Sadly, that argument continues to boil down to defending the murder of a baby because Barba is a "decent man."
Olivia: Have you spoken to Rafael Barba?
Peter: Actually, the law says I can't.
Olivia: Look, forget the law for a minute. Look into his eyes, talk to him. That man lives in a place that the men who wrote the law don't even think about.
Peter: Well, down here amongst us mere mortals, he's a Class A felon.
Olivia: You don't have kids, do you?
Peter: No, I don't.
Olivia: Yeah, well, their pain is your pain. Rafael knows that.
Peter: Look, I know exactly why he did what he did. And I understand completely.
Olivia: So?
Peter: So if we as a society ignore it, we are saying that murder is no longer absolutely wrong. Condoning it in one case would allow us to condone it in any case, and that would be capricious.
Olivia: I'm talking about a decent man who did a decent thing.

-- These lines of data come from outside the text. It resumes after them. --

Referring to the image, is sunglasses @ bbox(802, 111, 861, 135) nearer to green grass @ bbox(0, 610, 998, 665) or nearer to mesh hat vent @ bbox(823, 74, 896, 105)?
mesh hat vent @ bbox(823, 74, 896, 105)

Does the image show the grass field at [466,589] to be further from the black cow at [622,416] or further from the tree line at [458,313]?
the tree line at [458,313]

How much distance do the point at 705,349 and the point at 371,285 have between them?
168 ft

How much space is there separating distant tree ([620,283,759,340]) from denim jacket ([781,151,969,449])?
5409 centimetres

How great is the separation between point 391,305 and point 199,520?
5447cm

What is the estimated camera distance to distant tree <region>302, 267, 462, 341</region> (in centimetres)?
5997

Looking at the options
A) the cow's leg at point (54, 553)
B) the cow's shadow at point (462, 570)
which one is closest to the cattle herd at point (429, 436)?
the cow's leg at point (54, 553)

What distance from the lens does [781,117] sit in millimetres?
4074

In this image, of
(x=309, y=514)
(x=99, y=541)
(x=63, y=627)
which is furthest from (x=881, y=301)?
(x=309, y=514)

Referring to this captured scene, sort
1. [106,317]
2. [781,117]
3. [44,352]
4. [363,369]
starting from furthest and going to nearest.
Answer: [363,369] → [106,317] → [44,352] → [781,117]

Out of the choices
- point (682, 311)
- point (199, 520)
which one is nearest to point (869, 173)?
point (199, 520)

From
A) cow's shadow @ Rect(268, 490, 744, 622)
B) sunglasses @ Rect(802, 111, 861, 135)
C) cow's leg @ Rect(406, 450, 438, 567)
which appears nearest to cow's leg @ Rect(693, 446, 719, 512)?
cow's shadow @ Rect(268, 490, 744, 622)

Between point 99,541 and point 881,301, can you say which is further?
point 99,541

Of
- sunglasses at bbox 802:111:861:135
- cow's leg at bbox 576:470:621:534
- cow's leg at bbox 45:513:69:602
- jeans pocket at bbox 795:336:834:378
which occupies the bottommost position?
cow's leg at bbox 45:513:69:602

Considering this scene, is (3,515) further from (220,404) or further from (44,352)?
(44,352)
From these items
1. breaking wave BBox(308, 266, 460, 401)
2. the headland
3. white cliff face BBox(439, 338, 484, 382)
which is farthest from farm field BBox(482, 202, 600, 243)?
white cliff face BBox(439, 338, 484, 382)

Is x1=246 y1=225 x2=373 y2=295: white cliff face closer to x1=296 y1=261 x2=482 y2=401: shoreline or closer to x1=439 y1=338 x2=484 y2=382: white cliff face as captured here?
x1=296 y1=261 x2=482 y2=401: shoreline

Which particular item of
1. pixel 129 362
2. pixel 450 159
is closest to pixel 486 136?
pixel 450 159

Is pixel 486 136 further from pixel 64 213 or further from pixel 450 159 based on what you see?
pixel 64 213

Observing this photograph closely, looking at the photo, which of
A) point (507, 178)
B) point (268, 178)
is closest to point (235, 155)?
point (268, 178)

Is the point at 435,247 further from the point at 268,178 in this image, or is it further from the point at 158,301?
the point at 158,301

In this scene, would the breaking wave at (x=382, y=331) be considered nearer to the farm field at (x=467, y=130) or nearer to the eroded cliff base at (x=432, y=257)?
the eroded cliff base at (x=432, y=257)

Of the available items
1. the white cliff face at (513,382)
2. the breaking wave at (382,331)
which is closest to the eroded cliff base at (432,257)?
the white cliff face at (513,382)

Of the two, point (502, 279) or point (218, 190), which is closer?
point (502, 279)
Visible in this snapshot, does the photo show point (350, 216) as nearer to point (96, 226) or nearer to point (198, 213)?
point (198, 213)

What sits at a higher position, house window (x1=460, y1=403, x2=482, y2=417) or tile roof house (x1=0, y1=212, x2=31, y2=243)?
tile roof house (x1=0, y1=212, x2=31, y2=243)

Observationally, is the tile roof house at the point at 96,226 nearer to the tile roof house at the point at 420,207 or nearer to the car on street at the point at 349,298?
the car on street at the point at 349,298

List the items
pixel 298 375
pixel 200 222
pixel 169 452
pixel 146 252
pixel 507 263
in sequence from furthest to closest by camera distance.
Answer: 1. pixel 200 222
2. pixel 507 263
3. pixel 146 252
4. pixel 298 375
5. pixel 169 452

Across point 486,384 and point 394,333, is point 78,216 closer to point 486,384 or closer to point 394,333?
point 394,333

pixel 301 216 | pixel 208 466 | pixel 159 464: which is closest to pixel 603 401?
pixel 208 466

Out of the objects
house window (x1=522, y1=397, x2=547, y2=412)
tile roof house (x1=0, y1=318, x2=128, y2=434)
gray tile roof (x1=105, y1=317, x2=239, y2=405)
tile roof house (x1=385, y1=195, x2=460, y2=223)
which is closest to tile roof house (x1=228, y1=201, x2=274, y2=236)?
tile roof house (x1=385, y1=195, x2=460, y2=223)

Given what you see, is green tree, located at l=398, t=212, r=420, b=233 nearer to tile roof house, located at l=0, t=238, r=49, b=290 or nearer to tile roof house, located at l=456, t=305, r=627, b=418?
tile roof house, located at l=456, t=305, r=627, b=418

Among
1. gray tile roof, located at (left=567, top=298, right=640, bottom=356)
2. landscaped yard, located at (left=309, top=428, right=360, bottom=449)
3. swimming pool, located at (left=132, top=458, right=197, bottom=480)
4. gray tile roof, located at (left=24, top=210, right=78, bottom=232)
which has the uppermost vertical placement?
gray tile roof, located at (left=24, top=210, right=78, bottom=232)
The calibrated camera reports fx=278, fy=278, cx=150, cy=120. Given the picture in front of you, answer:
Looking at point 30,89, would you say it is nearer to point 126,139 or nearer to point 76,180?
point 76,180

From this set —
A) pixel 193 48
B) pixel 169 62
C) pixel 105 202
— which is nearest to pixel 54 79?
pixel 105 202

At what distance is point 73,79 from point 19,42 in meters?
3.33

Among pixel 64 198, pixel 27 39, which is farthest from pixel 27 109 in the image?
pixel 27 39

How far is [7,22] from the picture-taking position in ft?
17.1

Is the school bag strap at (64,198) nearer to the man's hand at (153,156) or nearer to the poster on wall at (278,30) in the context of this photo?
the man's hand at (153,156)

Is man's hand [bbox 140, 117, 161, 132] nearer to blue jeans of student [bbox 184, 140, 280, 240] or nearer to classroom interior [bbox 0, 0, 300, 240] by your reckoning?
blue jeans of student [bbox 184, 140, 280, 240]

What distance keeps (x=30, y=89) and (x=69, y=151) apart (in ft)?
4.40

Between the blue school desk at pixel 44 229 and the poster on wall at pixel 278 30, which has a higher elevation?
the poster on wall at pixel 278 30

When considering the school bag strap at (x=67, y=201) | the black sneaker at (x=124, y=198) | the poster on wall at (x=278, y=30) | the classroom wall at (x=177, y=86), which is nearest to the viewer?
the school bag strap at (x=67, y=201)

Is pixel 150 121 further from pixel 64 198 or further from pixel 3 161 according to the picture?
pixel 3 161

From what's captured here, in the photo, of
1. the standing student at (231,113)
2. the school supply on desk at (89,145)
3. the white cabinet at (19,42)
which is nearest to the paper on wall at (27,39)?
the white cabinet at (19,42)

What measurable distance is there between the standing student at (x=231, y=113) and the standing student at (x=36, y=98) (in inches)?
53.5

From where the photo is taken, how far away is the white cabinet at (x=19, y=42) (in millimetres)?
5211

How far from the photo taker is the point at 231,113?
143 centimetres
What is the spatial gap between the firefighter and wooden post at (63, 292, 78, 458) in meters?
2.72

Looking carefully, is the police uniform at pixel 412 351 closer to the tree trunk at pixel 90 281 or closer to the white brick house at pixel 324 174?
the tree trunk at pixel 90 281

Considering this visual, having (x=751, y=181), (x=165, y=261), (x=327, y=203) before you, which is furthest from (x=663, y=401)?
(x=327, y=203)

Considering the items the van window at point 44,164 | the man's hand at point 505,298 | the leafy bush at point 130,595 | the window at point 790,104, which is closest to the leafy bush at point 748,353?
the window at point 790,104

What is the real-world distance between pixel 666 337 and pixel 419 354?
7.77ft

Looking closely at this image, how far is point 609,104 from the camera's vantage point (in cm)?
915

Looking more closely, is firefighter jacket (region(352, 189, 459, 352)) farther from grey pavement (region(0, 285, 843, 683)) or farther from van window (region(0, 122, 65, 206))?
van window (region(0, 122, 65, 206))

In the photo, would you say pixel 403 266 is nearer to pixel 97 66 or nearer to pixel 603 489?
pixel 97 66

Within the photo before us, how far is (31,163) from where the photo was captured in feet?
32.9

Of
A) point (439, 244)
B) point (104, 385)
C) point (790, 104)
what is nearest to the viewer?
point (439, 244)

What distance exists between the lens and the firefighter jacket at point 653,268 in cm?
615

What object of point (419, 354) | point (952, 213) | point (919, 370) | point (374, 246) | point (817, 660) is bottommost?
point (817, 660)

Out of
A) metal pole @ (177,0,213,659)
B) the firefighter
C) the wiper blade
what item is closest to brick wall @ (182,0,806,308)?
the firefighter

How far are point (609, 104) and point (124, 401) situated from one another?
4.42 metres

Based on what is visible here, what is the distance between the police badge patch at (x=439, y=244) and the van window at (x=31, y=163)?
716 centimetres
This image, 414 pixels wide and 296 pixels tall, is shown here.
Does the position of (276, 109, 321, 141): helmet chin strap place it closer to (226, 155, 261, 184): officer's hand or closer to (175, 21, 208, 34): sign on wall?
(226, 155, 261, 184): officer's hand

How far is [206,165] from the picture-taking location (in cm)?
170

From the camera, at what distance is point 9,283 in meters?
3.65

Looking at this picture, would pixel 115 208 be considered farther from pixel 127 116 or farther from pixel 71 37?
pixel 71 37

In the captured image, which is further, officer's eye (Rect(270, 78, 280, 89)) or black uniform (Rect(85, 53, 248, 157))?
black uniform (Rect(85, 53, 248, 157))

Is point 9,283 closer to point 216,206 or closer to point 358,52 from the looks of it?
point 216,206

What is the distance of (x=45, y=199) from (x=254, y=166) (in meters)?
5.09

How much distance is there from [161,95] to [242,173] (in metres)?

Peter: They shoot horses, Lieutenant, not people. What if little Drew didn't have MDDs? What if he had Down Syndrome? Or Leukemia? Or a sore throat? What if he didn't have physical pain at all? What if he was just unhappy?
Olivia: That's the thing about you lawyers. You're always talking about the reasonable man. Let me tell you something. You wouldn't know a reasonable man if he fell out of the sky and he landed at your feet.
What’s worse is that Peter’s slippery slope argument is not only likely but currently happening. Of course we know that countries like Iceland are eliminating those with Down Syndrome before they have a chance to take a breath, in Belgium, 124 of the 3,950 euthanasia cases from 2014-2015 involved people with a “mental and behavioral disorder.” Once we lose respect for the lives of our most vulnerable citizens, it’s only a matter of time before we lose it for our most “undesirable” citizens.
Like last week’s case, justice is most certainly not served, and Barba shockingly comes away with a not guilty verdict. He’s just a “decent man who did a decent thing,” cursed by the fact that he was willing to kill a baby to end his suffering. Or, rather, that’s what Law & Order: SVU wants us to believe.
Let me just say, I have nothing but sympathy for families dealing with this kind of tragedy or any difficulties regarding terminal illness. In these scenarios, there are no easy answers. That being said, euthanasia, especially for an infant, should not be considered even remotely “decent.” Choosing it over palliative care undermines the development of other more life-affirming pain-management techniques and promotes a dangerously casual perspective of human life. We are better as a species, and it’s high time our shows reflected that, too.